Hence, we performed a systematic review and meta-analysis to evaluate the association between chili pepper consumption and the risk of GI cancers by combining all available data from eligible studies. When possible, we used meta-analysis to quantify the effects and explore the possible sources of heterogeneity among the studies.

Methods

The study was complemented following Preferred Reporting Items for Systematic Reviews and Meta-Analyses (PRISMA) (15). This review was registered at PROSPERO as CRD42022320670.

Search strategy

We searched PubMed, Embase, and Web of Science for studies in humans on the association between chili pepper consumption and the risk of GI cancers from inception until 22 December 2021, using (“spicy” OR “chili” OR “chilli” OR “pepper” OR “capsaicin” OR “paprika”) AND (“malignancy” OR “cancer” OR “carcinoma” OR “tumor” or “neoplasm”) as search terms.
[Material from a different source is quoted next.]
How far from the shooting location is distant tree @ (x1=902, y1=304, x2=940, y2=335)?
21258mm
Additionally, references to relevant articles and recent reviews were manually searched to identify other eligible articles.

Selection criteria

Studies that satisfied the following criteria were included in this meta-analysis: (1) participants were adults; (2) studies were observational (cohort, case-control, or cross-sectional studies); (3) information was available on the relationship between chili pepper consumption as the exposure of interest and the risk of EC, GC, and/or CRC as the outcome of interest; and (4) studies reported available risk estimates in the form of relative risk (RR), odds ratio (OR), or hazard ratio (HR) with 95% confidence intervals (CIs). When overlapping populations were included in multiple articles, only the most recent or largest population was used to avoid duplications.
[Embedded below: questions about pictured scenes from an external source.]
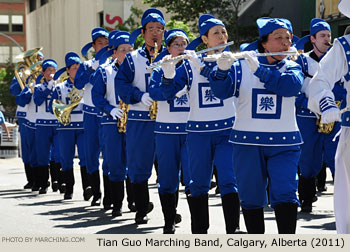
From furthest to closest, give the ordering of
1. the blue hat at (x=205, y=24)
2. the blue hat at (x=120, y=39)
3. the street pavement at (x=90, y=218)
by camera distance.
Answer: the blue hat at (x=120, y=39)
the street pavement at (x=90, y=218)
the blue hat at (x=205, y=24)

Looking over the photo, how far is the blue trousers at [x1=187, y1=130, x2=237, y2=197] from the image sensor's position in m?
7.55

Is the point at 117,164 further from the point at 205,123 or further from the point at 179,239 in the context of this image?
the point at 179,239

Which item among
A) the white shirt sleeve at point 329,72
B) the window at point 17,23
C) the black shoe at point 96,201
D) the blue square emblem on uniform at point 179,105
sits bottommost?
the black shoe at point 96,201

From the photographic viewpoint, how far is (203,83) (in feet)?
25.6

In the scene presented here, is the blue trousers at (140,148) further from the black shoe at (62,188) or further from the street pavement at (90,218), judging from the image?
the black shoe at (62,188)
Non-English articles were excluded. Studies were excluded if they were reviews, letters, posters, meetings, or conference abstracts. We also excluded studies that included patients with precancerous lesions as an outcome of interest, mixed chili pepper with other foods (e.g., hot pepper-soybean stew) as the exposure of interest, had a sample size of fewer than 20 cases, and were conducted on children or adolescents. Additionally, studies with insufficient data were excluded. All searches were performed independently by two authors (CC and MZ), and inconsistencies were resolved through discussion.

Data extraction

Two investigators (CC and MZ) independently reviewed and performed the data extraction from all the included studies. The extracted characteristics and data were composed of the first author’s last name, publication year, country, study design (hospital case-control, population case-control, or cohort study), number of study populations and cases, mean/median age of participants, male ratio, assessment method of exposure, GI cancer type, risk estimates and corresponding 95% CI, and covariates adjusted in multivariate analysis. For studies reporting several multivariate-adjusted risk estimates, the risk estimates that were maximally adjusted for underlying confounders were the top priority for use. Any discrepancies during the data extraction process were determined through discussion with a third investigator (XZ).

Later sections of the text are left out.